Google ReCAPTCHA Cracked
stormdesign writes "Despite denials from Google, a security researcher continues to assert that the Search King's reCAPTCHA system for protecting Web sites from spammers can be successfully exploited by Internet junk mail panderers."
FTA:
Researcher Jonathan Wilkins published a paper recently that included an analysis of reCAPTCHA’s security. In automated attacks he conducted against the system, he reported he had an alarming success rate of 17.5 percent.
Well, last year someone showed ad DEFCON that he could solve the reCAPTCHA CAPTCHAs with an efficacy of 30% already.
So how is this news? Am I missing something?
...last year.
Google reCAPTCHA cracked
Written by John P Mello Jr on January 5, 2010
As much as it's nice to know reCAPTCHA is working towards a good cause (digitising old books, if you live under a rock or something), the amount of times I've got incomprehensible jibberish from it makes me rather unsympathetic towards their cause. It'd be nice to think there was some better way of keeping spam out, but I guess developer laziness and Google's endless crusade to rule the Internet we'll be stuck trying to decipher nonsense from the 1900s for a good while yet.
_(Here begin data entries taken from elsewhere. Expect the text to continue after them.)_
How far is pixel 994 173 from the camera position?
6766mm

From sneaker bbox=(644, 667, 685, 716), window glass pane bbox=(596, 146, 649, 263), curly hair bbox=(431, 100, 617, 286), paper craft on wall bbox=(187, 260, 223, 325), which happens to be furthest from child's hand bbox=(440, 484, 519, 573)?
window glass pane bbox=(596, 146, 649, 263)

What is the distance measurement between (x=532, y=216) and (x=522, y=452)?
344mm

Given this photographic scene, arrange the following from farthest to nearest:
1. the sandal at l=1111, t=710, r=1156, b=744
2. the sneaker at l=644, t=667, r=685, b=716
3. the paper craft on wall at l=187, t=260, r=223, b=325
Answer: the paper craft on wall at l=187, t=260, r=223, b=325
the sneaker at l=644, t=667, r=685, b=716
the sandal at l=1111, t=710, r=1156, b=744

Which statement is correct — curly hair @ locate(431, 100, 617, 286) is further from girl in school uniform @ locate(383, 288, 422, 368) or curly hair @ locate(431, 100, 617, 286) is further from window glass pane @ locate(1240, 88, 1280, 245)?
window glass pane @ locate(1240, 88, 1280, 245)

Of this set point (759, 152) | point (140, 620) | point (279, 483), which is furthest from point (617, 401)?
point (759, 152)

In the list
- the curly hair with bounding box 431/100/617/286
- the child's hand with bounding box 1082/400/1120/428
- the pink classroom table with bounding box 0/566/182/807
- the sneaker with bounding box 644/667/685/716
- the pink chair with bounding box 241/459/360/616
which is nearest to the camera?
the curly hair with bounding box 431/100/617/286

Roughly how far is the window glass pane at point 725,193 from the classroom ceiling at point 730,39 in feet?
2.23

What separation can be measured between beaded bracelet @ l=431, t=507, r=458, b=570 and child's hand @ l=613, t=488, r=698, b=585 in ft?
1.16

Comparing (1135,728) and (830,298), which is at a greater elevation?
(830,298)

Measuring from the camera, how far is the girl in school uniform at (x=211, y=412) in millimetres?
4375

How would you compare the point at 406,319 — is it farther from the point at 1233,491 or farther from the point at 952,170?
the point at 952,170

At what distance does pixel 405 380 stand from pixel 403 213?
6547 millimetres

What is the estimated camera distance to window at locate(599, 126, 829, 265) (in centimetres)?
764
The trouble with this (and less funny image suggestions) is that the "CA" in "CAPTCHA" stands for "Completely Automated".
CAPTCHAs work as a sort of AI hash function: it's easy for a computer to generate, but hard for one to solve. Using images for tests like "what position is this", or, more realistically, "is this a cat or dog" violates that principle: Creating the CAPTCHA is just as much work as it is to solve! On top of that, the finite availibility of images allows for a database attack. Even having 5-10% of the images known makes the CAPTCHA fairly useless.
One possible furture, though, is rendered images. So, for example, have a creature creator generate a dog and cat then ask which one's bigger. There are a few discussions/papers on the topic (e.g. a least one suggests determining which object is in front of another). The point is though, that using photos is a dead end. There are too few and/or it's too difficult to determine the correct answer.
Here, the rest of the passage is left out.